The same numbers are reachable by AI agents via the get_risk and get_context MCP tools.

FOR YOUR ROLE

How each role uses this feature

FREQUENTLY ASKED

Questions, answered

What is a hotspot?

A hotspot is a file in the top 25% of both churn and complexity — not either axis alone. Churn comes from your git history; complexity from the parsed code. Files that change a lot and are hard to reason about are where defects concentrate, so repowise ranks them first. The signal is fully deterministic, computed straight from history with no LLM.
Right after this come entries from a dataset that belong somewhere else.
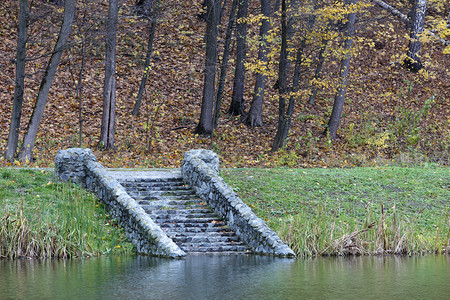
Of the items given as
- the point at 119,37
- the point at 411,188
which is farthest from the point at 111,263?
the point at 119,37

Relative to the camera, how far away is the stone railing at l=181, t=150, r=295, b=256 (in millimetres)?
10758

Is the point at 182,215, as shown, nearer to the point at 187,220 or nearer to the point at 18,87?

How is bus factor calculated?

Bus factor flags files owned more than 80% by a single author. Ownership is derived from git blame: repowise attributes lines to contributors per file, identifies the primary owner, and marks any file where one person holds over 80% of the code as bus_factor: 1 — key-person risk. It is the part of your codebase most exposed if that person leaves.

What is change coupling?

Change coupling (co-change) is a pair of files that repeatedly change together in the same commits without an import edge between them. Your dependency graph never sees this relationship because there is no code link, but git history reveals it. repowise surfaces these co-change partners so you know which files you probably need to touch together.

Does this need my CI, or just git?

Just git. repowise reads your existing git log and git blame — no CI integration, no IDE plugins, no instrumentation, and no developer surveillance. It reads commits; it does not watch people. Point it at a repo and the history is already there, so every signal works retroactively on the history you have.

How is this different from static analysis?

Static analysis sees a snapshot of the code as it is right now. repowise sees how the code evolves over time, which is where risk and knowledge concentration really live. A linter cannot tell you that two unrelated files always change together, who is the only person who understands a module, or which files defects keep landing in. History can.

Does git intelligence use an LLM?

No. Hotspots, co-change coupling, ownership, bus factor, heritage, and reviewer suggestions are all computed deterministically from your git history and dependency graph. The same history always produces the same result — no cloud calls, no drift — and the same numbers are reachable by AI agents via the get_risk and get_context MCP tools.